What is being asked –
Answer these questions using the profile of Maya Moran below.
1. What is Moran's major?
2. According to Moran, what would happen to her classmate outside of class?
3. To whom did Moran report the situation?
Selected extract START
You don’t necessarily come to leadership by way of being the captain of your high school basketball team or the president of your class. You may not be the most outgoing or the most popular.
Sometimes you lead because it’s just the right thing to do. That’s how it began for Maya Moran.
Moran ’21, a psychology major, is working on a minor in leadership studies. She was drawn to the minor because of a natural inclination to help people, which prompted high school classmates to call her their therapist friend. She did more than listen, though. In her junior year, Moran befriended a classmate who was transitioning from female to male. She could see he was going through a rough time and not getting the support he needed.
“He started telling me things,” Moran said, painful stories of what would happen outside of class: rude comments and other incidents of bigotry and ignorance.
“I’m not confrontational but I was not going to sit there and allow people to degrade someone,” Moran said. So she reported the situation to a teacher.
Selected extract END
Supplied information START
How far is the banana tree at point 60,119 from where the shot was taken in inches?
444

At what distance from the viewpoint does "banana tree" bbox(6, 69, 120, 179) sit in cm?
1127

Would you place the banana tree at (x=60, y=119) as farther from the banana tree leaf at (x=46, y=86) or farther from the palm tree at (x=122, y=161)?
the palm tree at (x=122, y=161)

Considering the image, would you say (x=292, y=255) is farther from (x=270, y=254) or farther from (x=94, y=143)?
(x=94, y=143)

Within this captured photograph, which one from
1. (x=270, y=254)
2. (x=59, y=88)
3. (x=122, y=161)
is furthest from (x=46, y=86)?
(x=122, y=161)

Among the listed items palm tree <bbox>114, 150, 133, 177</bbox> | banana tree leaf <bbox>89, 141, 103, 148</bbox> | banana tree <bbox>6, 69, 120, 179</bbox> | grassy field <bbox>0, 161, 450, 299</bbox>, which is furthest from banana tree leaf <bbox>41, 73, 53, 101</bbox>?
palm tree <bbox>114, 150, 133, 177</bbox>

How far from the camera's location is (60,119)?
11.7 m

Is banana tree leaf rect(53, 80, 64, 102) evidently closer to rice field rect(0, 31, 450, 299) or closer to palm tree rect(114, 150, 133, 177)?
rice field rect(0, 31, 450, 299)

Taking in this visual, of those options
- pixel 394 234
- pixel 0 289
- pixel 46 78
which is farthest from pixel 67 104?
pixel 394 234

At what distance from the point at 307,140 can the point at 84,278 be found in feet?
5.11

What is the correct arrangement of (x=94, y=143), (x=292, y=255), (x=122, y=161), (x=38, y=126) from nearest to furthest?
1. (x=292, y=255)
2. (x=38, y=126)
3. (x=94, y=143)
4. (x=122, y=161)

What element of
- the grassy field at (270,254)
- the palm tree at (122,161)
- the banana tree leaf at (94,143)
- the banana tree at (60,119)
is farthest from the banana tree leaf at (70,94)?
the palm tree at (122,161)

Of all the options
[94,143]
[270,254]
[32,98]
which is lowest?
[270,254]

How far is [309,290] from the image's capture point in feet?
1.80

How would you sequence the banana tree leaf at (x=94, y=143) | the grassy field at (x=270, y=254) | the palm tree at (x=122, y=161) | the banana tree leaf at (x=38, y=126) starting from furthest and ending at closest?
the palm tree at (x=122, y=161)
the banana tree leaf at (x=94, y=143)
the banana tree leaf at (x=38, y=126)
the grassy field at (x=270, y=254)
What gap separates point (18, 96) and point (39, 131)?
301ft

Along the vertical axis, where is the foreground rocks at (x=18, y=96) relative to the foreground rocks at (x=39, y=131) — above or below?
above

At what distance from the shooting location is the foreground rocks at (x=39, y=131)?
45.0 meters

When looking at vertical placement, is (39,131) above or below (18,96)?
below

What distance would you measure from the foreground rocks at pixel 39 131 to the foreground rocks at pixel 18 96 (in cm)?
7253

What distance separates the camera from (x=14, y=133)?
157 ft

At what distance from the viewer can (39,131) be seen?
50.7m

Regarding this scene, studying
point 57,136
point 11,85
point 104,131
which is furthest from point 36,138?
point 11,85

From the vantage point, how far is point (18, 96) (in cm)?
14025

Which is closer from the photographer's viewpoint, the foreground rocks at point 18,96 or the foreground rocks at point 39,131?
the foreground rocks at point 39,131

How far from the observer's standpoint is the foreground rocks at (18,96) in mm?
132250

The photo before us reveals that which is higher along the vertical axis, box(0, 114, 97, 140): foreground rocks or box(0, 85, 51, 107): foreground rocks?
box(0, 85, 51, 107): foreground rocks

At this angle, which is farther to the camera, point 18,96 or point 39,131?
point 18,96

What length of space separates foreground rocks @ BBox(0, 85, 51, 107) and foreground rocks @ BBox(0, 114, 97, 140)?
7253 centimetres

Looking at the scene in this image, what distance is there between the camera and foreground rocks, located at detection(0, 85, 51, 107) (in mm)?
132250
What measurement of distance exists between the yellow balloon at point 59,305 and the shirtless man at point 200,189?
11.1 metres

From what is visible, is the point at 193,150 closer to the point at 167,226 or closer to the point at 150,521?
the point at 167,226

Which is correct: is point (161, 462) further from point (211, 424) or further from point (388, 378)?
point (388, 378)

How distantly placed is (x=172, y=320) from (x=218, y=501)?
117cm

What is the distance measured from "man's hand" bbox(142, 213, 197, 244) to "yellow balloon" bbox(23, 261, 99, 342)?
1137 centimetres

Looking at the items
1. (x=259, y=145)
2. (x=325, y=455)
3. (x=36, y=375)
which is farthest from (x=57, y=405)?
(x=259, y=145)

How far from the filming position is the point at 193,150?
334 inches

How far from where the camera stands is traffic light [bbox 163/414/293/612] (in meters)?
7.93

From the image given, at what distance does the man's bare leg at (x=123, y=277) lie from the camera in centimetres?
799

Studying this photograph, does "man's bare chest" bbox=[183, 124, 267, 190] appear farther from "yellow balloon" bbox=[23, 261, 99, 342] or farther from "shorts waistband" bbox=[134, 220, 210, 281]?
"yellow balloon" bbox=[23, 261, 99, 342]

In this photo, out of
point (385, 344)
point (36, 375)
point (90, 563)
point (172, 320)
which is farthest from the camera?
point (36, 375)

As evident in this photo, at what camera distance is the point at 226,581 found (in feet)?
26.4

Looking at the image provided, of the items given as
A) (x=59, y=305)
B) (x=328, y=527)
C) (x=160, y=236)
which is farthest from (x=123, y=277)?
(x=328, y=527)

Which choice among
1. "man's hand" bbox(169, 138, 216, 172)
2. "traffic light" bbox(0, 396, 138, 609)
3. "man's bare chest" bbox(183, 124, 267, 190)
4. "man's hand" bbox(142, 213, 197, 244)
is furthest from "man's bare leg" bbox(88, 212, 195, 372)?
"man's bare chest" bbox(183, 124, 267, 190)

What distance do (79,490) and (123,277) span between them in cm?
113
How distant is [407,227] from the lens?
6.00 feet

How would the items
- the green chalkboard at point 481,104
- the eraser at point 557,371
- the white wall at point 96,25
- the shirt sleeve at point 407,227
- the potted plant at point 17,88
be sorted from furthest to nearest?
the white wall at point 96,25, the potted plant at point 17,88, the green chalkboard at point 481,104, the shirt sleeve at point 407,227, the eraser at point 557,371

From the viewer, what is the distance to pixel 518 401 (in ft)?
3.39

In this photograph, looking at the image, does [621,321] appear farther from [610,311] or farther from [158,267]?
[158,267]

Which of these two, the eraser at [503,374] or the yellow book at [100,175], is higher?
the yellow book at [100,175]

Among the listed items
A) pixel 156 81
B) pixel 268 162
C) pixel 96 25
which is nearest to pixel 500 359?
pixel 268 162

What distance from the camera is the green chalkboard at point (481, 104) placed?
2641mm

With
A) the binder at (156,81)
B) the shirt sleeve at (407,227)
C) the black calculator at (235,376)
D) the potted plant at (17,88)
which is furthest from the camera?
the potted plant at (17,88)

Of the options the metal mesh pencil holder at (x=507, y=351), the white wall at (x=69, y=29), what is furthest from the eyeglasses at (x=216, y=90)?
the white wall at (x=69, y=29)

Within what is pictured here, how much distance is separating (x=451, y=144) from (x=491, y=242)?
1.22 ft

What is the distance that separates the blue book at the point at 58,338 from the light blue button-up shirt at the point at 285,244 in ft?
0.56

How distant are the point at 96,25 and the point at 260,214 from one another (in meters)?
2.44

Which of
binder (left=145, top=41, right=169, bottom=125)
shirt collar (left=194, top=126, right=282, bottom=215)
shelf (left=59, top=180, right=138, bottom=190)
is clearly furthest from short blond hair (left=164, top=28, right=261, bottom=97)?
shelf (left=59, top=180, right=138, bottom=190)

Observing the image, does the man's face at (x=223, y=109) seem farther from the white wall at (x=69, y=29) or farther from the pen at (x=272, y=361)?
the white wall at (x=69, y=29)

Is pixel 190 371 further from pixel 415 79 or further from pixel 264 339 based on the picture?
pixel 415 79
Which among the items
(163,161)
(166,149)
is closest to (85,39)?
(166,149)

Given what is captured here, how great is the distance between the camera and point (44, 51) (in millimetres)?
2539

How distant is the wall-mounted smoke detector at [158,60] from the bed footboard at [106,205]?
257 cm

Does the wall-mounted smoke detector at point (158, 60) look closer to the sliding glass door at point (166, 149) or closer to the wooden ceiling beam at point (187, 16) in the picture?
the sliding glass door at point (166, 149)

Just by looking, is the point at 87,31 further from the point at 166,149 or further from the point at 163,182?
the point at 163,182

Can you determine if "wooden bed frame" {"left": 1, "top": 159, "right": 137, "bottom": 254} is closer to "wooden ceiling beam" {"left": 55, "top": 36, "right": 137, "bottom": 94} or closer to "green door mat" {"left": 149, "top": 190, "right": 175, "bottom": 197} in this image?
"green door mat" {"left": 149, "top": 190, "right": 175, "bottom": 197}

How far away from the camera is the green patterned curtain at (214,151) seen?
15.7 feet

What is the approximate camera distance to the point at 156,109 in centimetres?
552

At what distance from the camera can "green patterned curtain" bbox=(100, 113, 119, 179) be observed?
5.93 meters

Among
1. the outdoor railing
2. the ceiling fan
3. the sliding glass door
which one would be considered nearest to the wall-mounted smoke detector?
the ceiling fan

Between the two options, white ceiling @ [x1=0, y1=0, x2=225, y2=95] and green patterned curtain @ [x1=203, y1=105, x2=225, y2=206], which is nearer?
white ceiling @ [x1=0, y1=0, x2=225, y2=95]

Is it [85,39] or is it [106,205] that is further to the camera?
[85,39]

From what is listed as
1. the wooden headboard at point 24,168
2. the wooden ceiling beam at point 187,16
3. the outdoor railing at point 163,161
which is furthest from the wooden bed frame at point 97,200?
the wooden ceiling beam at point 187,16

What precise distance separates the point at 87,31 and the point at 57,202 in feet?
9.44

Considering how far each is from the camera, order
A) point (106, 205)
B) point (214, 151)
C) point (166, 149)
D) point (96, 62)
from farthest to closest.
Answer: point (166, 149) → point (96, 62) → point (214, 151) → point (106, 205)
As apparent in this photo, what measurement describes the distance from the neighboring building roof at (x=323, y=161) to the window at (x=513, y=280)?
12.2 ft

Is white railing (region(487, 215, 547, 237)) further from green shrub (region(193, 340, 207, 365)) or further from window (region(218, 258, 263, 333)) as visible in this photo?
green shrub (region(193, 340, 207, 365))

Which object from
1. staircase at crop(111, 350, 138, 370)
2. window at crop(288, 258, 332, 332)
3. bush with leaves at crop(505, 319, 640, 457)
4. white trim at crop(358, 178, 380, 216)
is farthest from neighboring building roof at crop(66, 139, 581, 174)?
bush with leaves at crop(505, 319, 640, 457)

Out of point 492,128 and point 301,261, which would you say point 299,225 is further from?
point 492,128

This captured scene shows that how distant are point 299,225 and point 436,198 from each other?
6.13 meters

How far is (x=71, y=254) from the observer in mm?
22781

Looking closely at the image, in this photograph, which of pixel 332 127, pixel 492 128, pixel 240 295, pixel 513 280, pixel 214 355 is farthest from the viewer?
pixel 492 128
Supplied information END
Task output –
1. Psychology.
2. Rude comments and other incidents of bigotry and ignorance.
3. A teacher.